/MarkovJunior

Probabilistic PL based on pattern matching and constraint propagation, 148 examples

Primary LanguageC#MIT LicenseMIT

MarkovJunior

MarkovJunior is a probabilistic programming language where programs are combinations of rewrite rules and inference is performed via constraint propagation. MarkovJunior is named after mathematician Andrey Andreyevich Markov, who defined and studied what is now called Markov algorithms.

In its basic form, a MarkovJunior program is an ordered list of rewrite rules. For example, MazeBacktracker (animation on the left below) is a list of 2 rewrite rules:

  1. RBB=GGR or "replace red-black-black with green-green-red".
  2. RGG=WWR or "replace red-green-green with white-white-red".

On each execution step MJ interpreter finds the first rule in the list that has a match on the grid, finds all matches for that rule and applies that rule for a random match. In the maze backtracker example, interpreter first applies a bunch of RBB=GGR rules. But eventually the green self-avoiding walk gets stuck. At this point the first rule has no matches, so interpreter applies the second rule RGG=WWR until the walk gets unstuck. Then it can apply the first rule again, and so on. Interpreter stops when there are no matches for any rule.

Probabilistic inference in MarkovJunior allows to impose constraints on the future state, and generate only those runs that lead to the constrained future. For example, inference in Sokoban rules {RWB=BRW RB=BR} makes a group of (red) agents organize (white) crates into specified shapes.

Using these ideas, we construct many probabilistic generators of dungeons, architecture, puzzles and fun simulations.

Higher resolution screenshots and more seeds: ModernHouse, SeaVilla, Apartemazements, CarmaTower, Escheresque, PillarsOfEternity, Surface, Knots.

Markov algorithms

A Markov algorithm over an alphabet A is an ordered list of rules. Each rule is a string of the form x=y, where x and y are words in A, and some rules may be marked as halt rules. Application of a Markov algorithm to a word w proceeds as follows:

  1. Find the first rule x=y where x is a substring of w. If there are no such rules, then halt.
  2. Replace the leftmost x in w by y.

Material –
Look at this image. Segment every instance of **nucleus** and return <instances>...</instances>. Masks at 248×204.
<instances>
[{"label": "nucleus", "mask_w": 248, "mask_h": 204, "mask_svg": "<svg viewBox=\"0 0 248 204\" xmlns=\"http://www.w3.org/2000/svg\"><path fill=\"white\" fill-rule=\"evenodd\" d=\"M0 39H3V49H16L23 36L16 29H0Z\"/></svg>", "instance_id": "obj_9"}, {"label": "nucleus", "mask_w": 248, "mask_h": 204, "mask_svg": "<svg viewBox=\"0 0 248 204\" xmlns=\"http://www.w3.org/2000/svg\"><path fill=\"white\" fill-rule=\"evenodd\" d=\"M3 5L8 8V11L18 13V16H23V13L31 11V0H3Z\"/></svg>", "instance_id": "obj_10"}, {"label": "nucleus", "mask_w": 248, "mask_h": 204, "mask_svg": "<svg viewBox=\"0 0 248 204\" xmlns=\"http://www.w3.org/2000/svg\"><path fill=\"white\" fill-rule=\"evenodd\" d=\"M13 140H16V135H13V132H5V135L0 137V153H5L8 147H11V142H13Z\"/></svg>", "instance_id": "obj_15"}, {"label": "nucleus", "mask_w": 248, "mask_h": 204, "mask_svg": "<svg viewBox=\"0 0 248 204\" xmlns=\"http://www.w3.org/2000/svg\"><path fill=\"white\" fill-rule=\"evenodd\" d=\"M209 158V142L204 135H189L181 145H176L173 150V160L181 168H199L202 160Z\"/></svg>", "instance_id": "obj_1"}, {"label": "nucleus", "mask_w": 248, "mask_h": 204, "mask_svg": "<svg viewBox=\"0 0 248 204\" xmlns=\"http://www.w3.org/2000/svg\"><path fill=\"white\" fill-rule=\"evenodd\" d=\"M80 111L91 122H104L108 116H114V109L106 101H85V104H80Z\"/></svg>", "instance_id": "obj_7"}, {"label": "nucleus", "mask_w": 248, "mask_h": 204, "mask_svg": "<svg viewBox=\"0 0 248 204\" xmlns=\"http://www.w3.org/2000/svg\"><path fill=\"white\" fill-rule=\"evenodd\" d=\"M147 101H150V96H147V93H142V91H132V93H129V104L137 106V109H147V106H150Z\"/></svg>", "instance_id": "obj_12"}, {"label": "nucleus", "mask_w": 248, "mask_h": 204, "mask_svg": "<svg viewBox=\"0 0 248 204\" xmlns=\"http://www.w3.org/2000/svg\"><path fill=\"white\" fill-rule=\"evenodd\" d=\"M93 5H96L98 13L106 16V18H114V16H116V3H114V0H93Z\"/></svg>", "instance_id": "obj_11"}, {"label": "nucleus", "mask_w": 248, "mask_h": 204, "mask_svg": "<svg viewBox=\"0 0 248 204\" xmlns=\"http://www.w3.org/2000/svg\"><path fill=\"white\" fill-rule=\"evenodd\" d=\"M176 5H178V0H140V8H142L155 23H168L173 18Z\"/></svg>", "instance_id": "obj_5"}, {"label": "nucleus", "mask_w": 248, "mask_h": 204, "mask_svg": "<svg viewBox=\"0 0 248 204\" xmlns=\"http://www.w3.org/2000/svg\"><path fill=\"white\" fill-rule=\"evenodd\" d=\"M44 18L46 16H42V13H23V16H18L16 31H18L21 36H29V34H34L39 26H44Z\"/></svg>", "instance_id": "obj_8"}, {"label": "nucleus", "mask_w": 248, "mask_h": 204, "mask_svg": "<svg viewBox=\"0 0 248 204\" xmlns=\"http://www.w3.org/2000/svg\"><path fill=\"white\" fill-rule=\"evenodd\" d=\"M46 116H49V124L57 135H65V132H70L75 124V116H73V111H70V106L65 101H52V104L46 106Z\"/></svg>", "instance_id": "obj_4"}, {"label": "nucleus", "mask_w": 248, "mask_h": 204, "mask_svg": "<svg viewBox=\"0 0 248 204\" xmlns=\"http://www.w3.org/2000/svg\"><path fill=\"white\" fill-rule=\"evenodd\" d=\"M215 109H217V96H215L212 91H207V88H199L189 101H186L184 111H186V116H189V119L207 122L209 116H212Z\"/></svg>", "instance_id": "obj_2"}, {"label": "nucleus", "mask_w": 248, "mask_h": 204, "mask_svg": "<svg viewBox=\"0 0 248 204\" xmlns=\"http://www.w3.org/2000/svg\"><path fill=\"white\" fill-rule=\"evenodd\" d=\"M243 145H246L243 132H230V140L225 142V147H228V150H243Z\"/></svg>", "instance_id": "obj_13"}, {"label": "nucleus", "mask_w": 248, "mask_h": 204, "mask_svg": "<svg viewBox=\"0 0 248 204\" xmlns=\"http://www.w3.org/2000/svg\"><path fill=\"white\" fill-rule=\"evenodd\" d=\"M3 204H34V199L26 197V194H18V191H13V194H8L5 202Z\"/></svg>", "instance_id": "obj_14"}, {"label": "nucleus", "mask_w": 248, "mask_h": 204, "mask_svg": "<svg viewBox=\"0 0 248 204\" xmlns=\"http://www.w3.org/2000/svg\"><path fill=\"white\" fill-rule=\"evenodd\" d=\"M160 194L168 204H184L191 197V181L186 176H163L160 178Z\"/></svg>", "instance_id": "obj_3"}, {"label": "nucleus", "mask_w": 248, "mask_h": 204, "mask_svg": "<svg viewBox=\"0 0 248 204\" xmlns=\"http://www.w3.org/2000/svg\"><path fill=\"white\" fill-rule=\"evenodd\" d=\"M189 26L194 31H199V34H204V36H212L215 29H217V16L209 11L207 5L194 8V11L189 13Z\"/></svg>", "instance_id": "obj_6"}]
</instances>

Required work – Copy the passage of the MarkovJunior page that begins at "Primary LanguageC#MIT LicenseMIT" and stops after "called Markov algorithms.", replacing "rewrite rules" with "substitution rules" throughout. The listing has no connection to the MarkovJunior page.

Result of this task –
Primary LanguageC#MIT LicenseMIT

MarkovJunior

MarkovJunior is a probabilistic programming language where programs are combinations of substitution rules and inference is performed via constraint propagation. MarkovJunior is named after mathematician Andrey Andreyevich Markov, who defined and studied what is now called Markov algorithms.